Byron watched the gates close. Two of the Mexican inmates were busy nudging each other like a couple of school kids, no doubt excited at the prospect of working inside, free from the glare of the scorching sun. Next to him, Romero remained quiet.
‘You know what this place is?’ Byron asked the old man.
‘Never seen it before.’
Romero leaned over and asked the prisoners opposite, in Spanish, if they had been there before. None of them had.
The convoy drew to a halt next to the largest of the four warehouses. Byron guessed that they would all find out soon enough what lay ahead. One of the guards prodded two inmates towards a pair of roller-mounted dock doors. The inmates hauled them back to reveal a dark, cavernous space, filled from floor to ceiling with heavy wooden shipping pallets stacked thirty high in rows of twenty. The rows went all the way back into the very rear of the warehouse.
> The inmates gathered in a semi-circle on a raised platform just inside the doors. It was hotter inside the warehouse than it had been outside. The air was stale and heavy with humidity. The guards peeled four inmates away from the main group. They reappeared a few minutes later with each man holding one end of two extendable metal ladders.
Mills strode to the front of the group. ‘Romero, can you translate for the amigos?’
Byron watched Romero carefully, waiting for a reaction. Romero’s answer came in the form of a diffident nod and a simple ‘Yes.’ This was a man who didn’t dodge a battle, but who was also careful about which ones he chose to fight.

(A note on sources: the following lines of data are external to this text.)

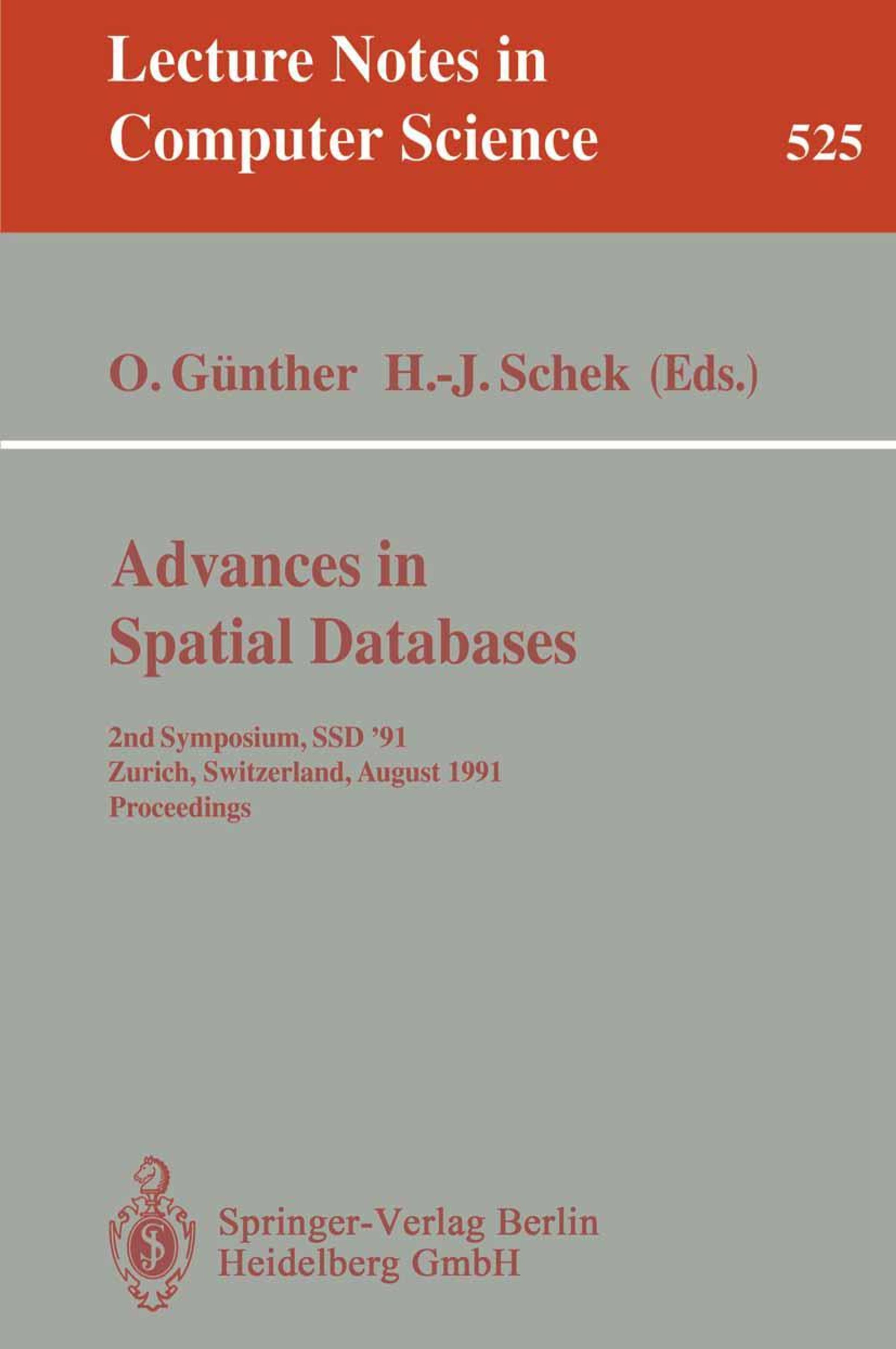 Lecture Notes in
Computer Science 525

O. Günther H.-J. Schek (Eds.)

Advances in
Spatial Databases

2nd Symposium, SSD '91
Zurich, Switzerland, August 1991
Proceedings

Springer-Verlag Berlin
Heidelberg GmbH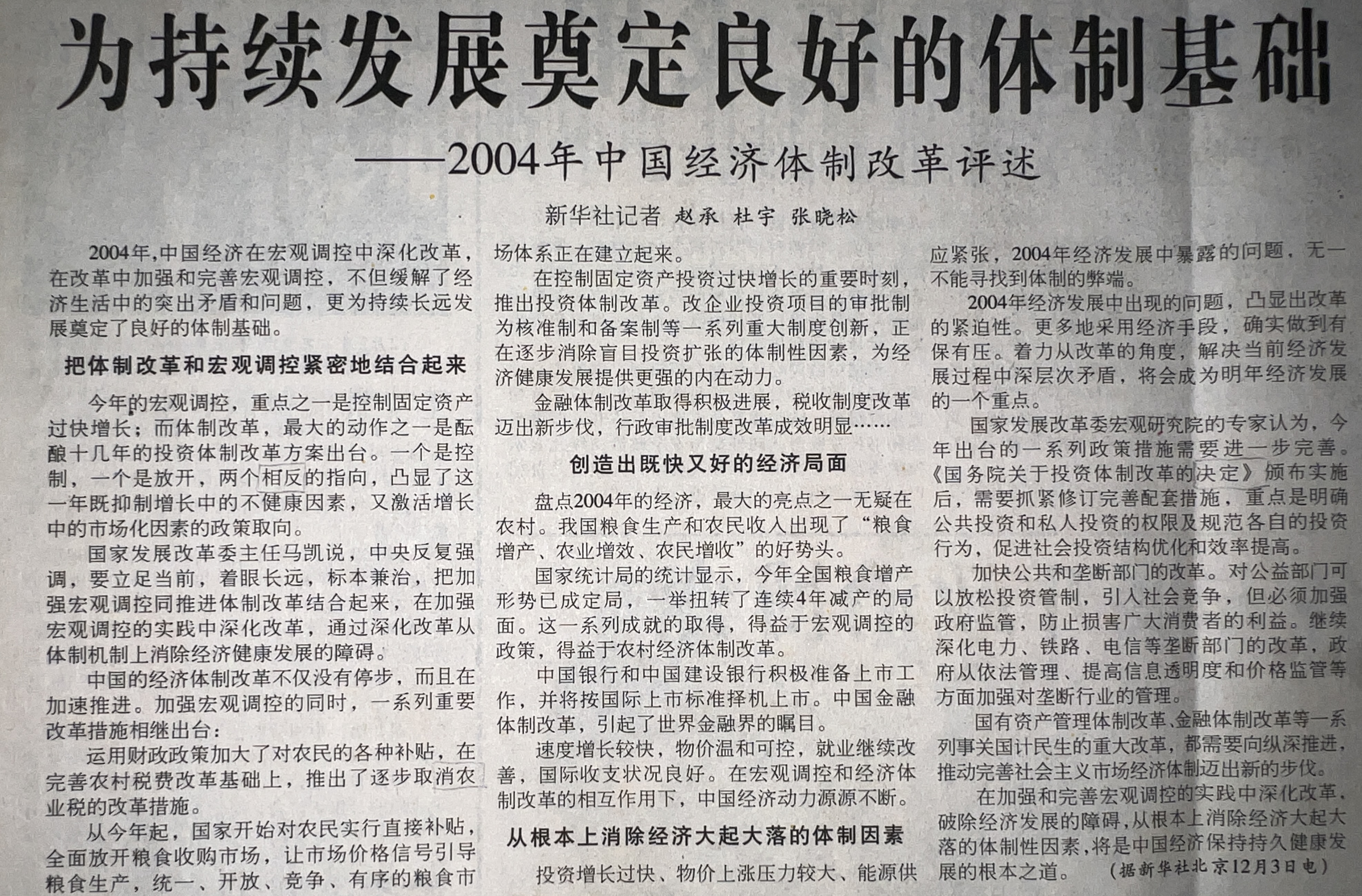 为持续发展奠定良好的体制基础

——2004年中国经济体制改革评述

新华社记者 赵承 杜宇 张晓松

2004年，中国经济在宏观调控中深化改革，在改革中加强和完善宏观调控，不但缓解了经济生活中的突出矛盾和问题，更为持续长远发展奠定了良好的体制基础。

把体制改革和宏观调控紧密地结合起来

今年的宏观调控，重点之一是控制固定资产过快增长；而体制改革，最大的动作之一是酝酿十几年的投资体制改革方案出台。一个是控制，一个是放开，两个相反的指向，凸显了这一年既抑制增长中的不健康因素，又激活增长中的市场化因素的政策取向。

国家发展改革委主任马凯说，中央反复强调，要立足当前，着眼长远，标本兼治，把加强宏观调控同推进体制改革结合起来，在加强宏观调控的实践中深化改革，通过深化改革从体制机制上消除经济健康发展的障碍。

中国的经济体制改革不仅没有停步，而且在加速推进。加强宏观调控的同时，一系列重要改革措施相继出台：

运用财政政策加大了对农民的各种补贴，在完善农村税费改革基础上，推出了逐步取消农业税的改革措施。

从今年起，国家开始对农民实行直接补贴，全面放开粮食收购市场，让市场价格信号引导粮食生产，统一、开放、竞争、有序的粮食市场体系正在建立起来。

在控制固定资产投资过快增长的重要时刻，推出投资体制改革。改企业投资项目的审批制为核准制和备案制等一系列重大制度创新，正在逐步消除盲目投资扩张的体制性因素，为经济健康发展提供更强的内在动力。

金融体制改革取得积极进展，税收制度改革迈出新步伐，行政审批制度改革成效明显……

创造出既快又好的经济局面

盘点2004年的经济，最大的亮点之一无疑在农村。我国粮食生产和农民收入出现了“粮食增产、农业增效、农民增收”的好势头。

国家统计局的统计显示，今年全国粮食增产形势已成定局，一举扭转了连续4年减产的局面。这一系列成就的取得，得益于宏观调控的政策，得益于农村经济体制改革。

中国银行和中国建设银行积极准备上市工作，并将按国际上市标准择机上市。中国金融体制改革，引起了世界金融界的瞩目。

速度增长较快，物价温和可控，就业继续改善，国际收支状况良好。在宏观调控和经济体制改革的相互作用下，中国经济动力源源不断。

从根本上消除经济大起大落的体制因素

投资增长过快、物价上涨压力较大、能源供应紧张，2004年经济发展中暴露的问题，无一不能寻找到体制的弊端。

2004年经济发展中出现的问题，凸显出改革的紧迫性。更多地采用经济手段，确实做到有保有压。着力从改革的角度，解决当前经济发展过程中深层次矛盾，将会成为明年经济发展的一个重点。

国家发展改革委宏观研究院的专家认为，今年出台的一系列政策措施需要进一步完善。《国务院关于投资体制改革的决定》颁布实施后，需要抓紧修订完善配套措施，重点是明确公共投资和私人投资的权限及规范各自的投资行为，促进社会投资结构优化和效率提高。

加快公共和垄断部门的改革。对公益部门可以放松投资管制，引入社会竞争，但必须加强政府监管，防止损害广大消费者的利益。继续深化电力、铁路、电信等垄断部门的改革，政府从依法管理、提高信息透明度和价格监管等方面加强对垄断行业的管理。

国有资产管理体制改革、金融体制改革等一系列事关国计民生的重大改革，都需要向纵深推进，推动完善社会主义市场经济体制迈出新的步伐。

在加强和完善宏观调控的实践中深化改革，破除经济发展的障碍，从根本上消除经济大起大落的体制性因素，将是中国经济保持持久健康发展的根本之道。 （据新华社北京12月3日电）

‘Okay, assholes, here’s the deal. We need this warehouse cleared out. So you are going to work in two teams. Each team has a ladder. You climb to the top, pass the pallets down, then take them outside to the waste ground.’
As Mills spoke, his colleagues moved among the men, unlocking handcuffs and removing leg irons. Byron was almost the last to be freed. The guard who took off his cuffs was on edge, his mind yellow with fear until he had put some space between himself and Byron. Byron made a note of his caution.
Mills paused to allow Romero’s Spanish translation to catch up. From Byron’s very limited Spanish, he noted that Romero had edited out the asshole comment. The inmates probably hadn’t required a translation of that.
‘Arrange the pallets into a bonfire. When that’s done we’re going to burn them. Any questions?’ the guard said.
Before Romero could finish translating the instructions, the guard marched back towards the pickup’s air-conditioned cab. His colleagues moved outside and watched the men set to work in the steaming heat.
35
Byron looked at the rows of wooden pallets stacked floor to ceiling. He looked at the ladders. He looked at Romero.